Kevin Murphy, April 3, 2014, Domain Policy

Another bill has been introduced into the US Congress related to the IANA transition process, and this one would actually be dangerous if passed.
Rep Mike Kelly introduced the Internet Stewardship Act (pdf) to make the IANA transition a matter that requires Congressional legislation.
The press release announcing the bill is longer than the bill itself, which says just this:

NTIA PROHIBITED FROM RELINQUISHING DNS RESPONSIBILITIES.
The Assistant Secretary of Commerce for Communications and Information may not relinquish or agree to relinquish the responsibilities of the National Telecommunications and Information Administration with respect to Internet domain name functions, including responsibility with respect to the authoritative root zone file, the Internet Assigned Numbers Authority functions, or the related root zone management functions, unless such relinquishment is permitted by a statute enacted after the date of the enactment of this Act.

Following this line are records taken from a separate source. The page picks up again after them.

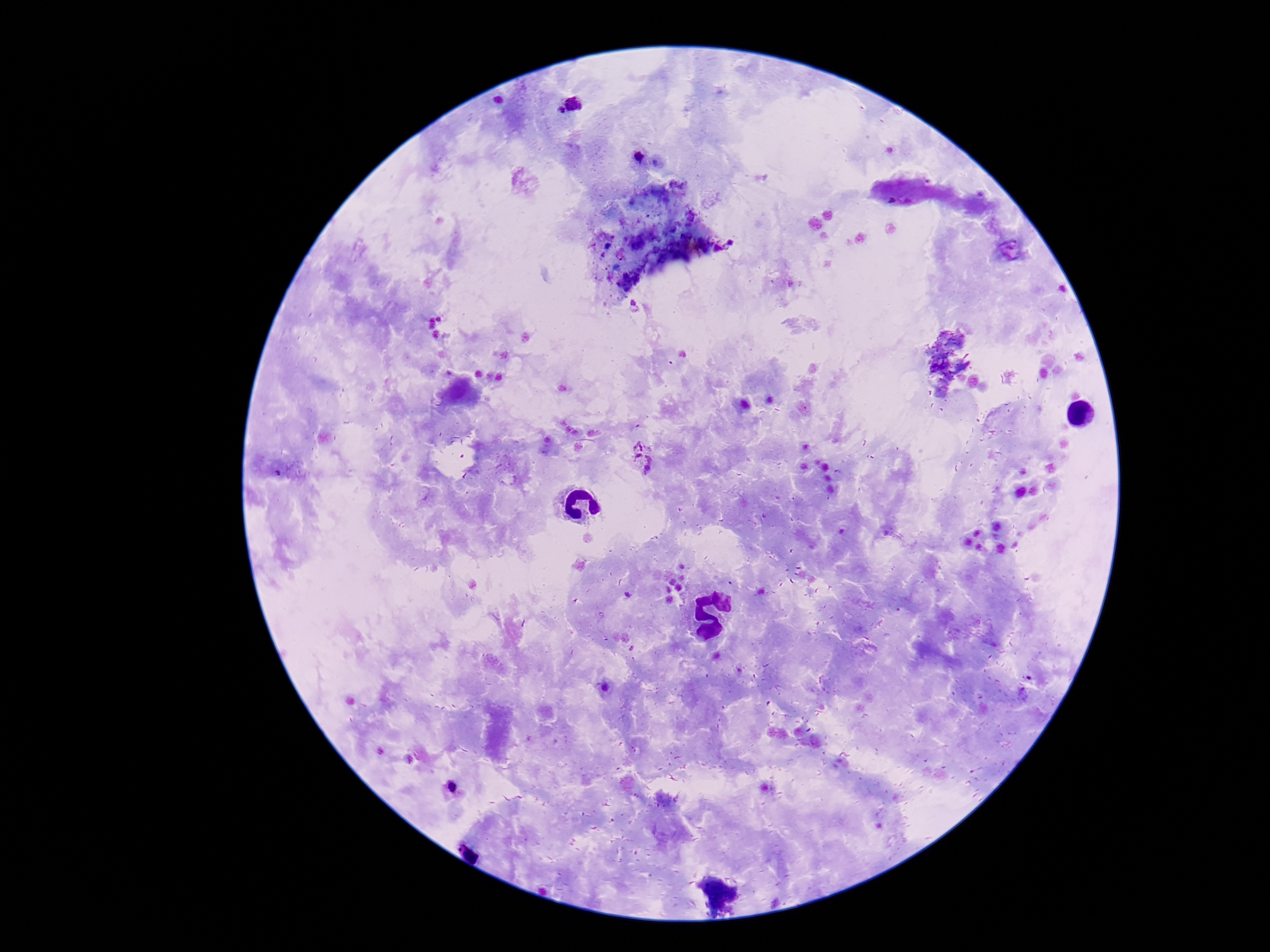
Approximate centers as [x, y] in pixels.
Plasmodium parasites: [575, 102], [559, 112], [638, 159], [642, 458], [450, 788].

{
  "image_size": "1270×952 pixels",
  "magnification": "100x",
  "patient_malaria_status": "infected",
  "field_of_view": "one from this slide",
  "capture": "smartphone camera through the microscope eyepiece",
  "preparation": "thick blood film",
  "stain": "Giemsa"
}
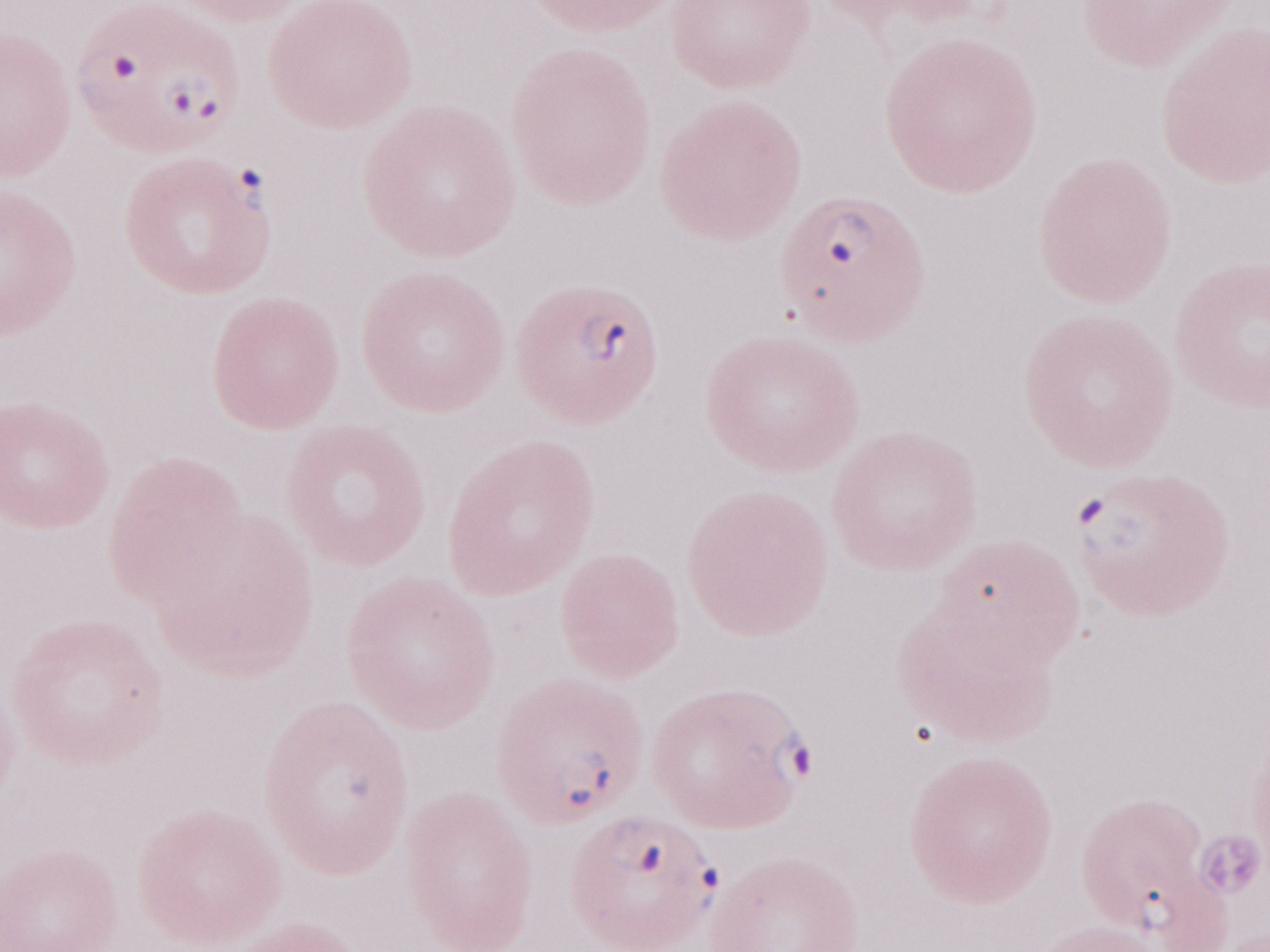

Olympus BX43 microscope and DP73 digital camera. Magnification: 1,000x. Image is 1270×952 pixels. Patient diagnosis: malaria infection. Thin blood film. May-Grünwald-Giemsa (MGG) stain. Single field of view.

In other words, if this bill is enacted then another bill would be required in order for the NTIA to remove itself from root zone oversight.
Try to imagine a bill relinquishing control over the “critical internet functions” getting majority support in any national legislature.
Try to imagine it getting support in a national legislature that has more than its fair share of flag-waving nationalists and gung-ho xenophobes.
Try to imagine the Republican party in Congress allowing the Obama administration, which it despises, to ‘give away the internet’ to Vladimir Putin and theocratic Arab states, which is what a lot of commentators irrationally seem to think is happening.
It Kelly’s bill is passed, ICANN may as well kiss goodbye to ideas of independence from US oversight for the foreseeable future.
Fortunately, the bill is just a bill right now.